Business Standard

Covid takes the wind out of IPO sails; only 11 filed in CY20

WWW.SMARTINVES­TOR.IN FOR INFORMED DECISION MAKING Number down from 27 filings last year

- SUNDAR SETHURAMAN

The pandemic has been a dampener for IPO (initial public offering) aspirants. So far this year, only 11 companies have filed their draft offer document with the Securities and Exchange Board of India (Sebi), down from 27 last year.

Market players said the lockdown and social-distancing norms had made it difficult for companies, investment bankers, and legal firms to do the paperwork for an IPO filing.

Add to that, the economic shock created by the pandemic has worsened the profit and loss accounts of many companies, which is acting as a deterrent.

“When the economy is not doing that well, you do not need that much of growth capital. Quite a few sectors have been badly hit. Even those companies which want to do purely secondary sales will find merit in waiting if their sectors are badly impacted due to the pandemic,” said V Jayasankar, head of equity capital markets, Kotak Investment Banking.

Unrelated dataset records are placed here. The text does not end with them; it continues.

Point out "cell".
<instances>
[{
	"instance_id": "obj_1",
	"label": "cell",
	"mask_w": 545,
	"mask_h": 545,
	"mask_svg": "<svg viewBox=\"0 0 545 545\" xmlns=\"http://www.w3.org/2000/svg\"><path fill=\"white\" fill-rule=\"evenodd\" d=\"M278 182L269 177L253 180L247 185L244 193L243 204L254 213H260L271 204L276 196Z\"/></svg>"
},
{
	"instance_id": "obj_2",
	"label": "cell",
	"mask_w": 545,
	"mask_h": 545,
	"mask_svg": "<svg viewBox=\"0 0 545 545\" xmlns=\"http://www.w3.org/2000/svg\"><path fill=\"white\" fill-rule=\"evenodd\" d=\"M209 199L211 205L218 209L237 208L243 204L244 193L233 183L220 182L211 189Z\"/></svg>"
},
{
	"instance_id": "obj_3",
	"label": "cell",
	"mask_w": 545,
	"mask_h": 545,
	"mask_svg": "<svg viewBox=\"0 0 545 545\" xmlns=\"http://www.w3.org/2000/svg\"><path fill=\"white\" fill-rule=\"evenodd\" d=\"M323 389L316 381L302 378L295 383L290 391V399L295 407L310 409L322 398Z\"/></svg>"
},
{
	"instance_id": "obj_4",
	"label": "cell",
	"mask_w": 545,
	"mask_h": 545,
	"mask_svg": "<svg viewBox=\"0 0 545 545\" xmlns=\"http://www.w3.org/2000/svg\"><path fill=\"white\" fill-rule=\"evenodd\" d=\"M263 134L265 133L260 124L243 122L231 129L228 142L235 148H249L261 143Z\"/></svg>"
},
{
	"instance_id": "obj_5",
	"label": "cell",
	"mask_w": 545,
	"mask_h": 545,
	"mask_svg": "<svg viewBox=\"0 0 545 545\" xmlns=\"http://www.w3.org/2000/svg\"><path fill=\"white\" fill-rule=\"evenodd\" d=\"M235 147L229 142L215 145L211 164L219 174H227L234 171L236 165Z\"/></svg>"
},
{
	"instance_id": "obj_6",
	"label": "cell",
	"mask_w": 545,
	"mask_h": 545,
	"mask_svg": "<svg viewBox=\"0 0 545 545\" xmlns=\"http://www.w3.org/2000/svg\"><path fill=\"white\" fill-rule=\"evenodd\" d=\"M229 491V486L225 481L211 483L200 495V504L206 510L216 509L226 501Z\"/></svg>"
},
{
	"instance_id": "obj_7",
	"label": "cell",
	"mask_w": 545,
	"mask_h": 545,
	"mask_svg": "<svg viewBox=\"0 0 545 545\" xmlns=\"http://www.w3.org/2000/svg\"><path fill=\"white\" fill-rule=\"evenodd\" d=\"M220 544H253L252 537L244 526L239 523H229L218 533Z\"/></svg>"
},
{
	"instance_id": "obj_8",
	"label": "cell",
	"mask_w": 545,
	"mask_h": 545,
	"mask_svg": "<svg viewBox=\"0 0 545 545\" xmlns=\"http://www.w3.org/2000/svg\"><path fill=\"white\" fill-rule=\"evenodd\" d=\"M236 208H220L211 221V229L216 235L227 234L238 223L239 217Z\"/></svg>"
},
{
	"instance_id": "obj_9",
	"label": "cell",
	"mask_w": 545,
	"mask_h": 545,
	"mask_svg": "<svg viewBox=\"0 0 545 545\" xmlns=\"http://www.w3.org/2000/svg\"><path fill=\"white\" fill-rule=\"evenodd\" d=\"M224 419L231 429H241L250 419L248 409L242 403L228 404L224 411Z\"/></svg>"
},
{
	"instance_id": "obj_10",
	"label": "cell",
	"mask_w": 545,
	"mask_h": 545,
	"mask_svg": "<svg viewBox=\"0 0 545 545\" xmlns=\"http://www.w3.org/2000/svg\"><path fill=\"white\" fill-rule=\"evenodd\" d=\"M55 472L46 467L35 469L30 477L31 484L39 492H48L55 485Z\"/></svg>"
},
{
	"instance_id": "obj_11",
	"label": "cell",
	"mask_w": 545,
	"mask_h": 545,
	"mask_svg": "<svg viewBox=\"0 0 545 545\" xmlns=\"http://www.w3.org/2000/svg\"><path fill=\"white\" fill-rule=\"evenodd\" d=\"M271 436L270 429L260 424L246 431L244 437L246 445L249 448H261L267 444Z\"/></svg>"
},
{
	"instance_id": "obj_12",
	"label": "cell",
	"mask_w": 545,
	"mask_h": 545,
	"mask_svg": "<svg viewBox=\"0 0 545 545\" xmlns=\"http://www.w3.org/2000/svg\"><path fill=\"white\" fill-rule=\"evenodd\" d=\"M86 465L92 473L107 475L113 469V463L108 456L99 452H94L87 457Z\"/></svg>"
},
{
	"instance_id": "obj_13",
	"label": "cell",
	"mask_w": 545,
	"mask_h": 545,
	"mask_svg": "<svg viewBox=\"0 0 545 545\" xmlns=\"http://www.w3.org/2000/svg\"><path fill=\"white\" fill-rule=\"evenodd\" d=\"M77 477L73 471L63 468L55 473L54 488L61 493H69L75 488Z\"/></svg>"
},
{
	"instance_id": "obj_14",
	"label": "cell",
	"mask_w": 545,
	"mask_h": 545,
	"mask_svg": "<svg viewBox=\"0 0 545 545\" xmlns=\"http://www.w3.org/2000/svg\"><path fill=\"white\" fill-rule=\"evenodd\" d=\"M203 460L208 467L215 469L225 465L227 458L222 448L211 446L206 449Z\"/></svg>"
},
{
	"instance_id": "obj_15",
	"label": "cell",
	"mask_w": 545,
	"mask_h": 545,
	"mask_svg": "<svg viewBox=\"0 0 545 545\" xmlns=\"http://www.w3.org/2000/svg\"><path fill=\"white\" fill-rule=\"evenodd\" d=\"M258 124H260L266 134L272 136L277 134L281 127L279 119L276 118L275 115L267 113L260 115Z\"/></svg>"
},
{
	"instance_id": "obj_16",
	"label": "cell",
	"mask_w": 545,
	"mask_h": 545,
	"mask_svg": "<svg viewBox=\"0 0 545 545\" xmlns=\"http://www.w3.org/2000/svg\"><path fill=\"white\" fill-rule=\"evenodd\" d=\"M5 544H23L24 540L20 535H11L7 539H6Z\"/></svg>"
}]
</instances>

Uncertaint­y regarding valuation has led to companies keeping their IPO plans on the back burner.

“Companies will have to file with the last audited results. And the minute you file that, people will start guessing the valuation. Why would anybody file with bad numbers? At the best, sales are stagnant, and in such a situation, you will not get your expected valuation from the market,” said Rajendra Naik, managing director (investment banking), Centrum Capital, adding that many Ipo-bound companies did not have good growth last year either.

Companies are worried about investor concerns regarding the impact of the pandemic on their businesses.

“When one does an IPO, one has to tell the story completely to explain why things are harsh now, and the prospects. Hence Ipo-bound companies may wait a little longer when the economy is not doing well,” said Jayasankar.

Skanda Jayaraman, managing director (investment banking), Spark Capital, said companies would require a lot of data to assess the situation.

“Most people do not have the data now,” added Jayaraman.

Bankers said IPO filings were a lengthy and tedious process. Doubts over sustainabi­lity in a secondary market rally make it difficult for companies to time the IPO, according to them.

“The markets have risen because of surplus liquidity. And this is a global phenomenon. Doing an IPO is one thing; after the IPO, the company needs price support and for that you need long-term money that will support it if the economy goes down. The fear most people have is you can do an IPO, but six months down the line, if the markets decide to catch up with the economy and correct, there is fear of their stocks tumbling,” said Jayaraman.

Typically, there is a rush in filing in September because companies can file their prospects based on their March numbers. Filings that take place after September have to disclose their June-quarter numbers. As the June quarter is when most companies see the maximum disruption, the IPO filing slump could continue. Experts said only companies which could demonstrat­e they had emerged stronger from the Covid-19 pandemic could muster the courage to file their IPO documents now.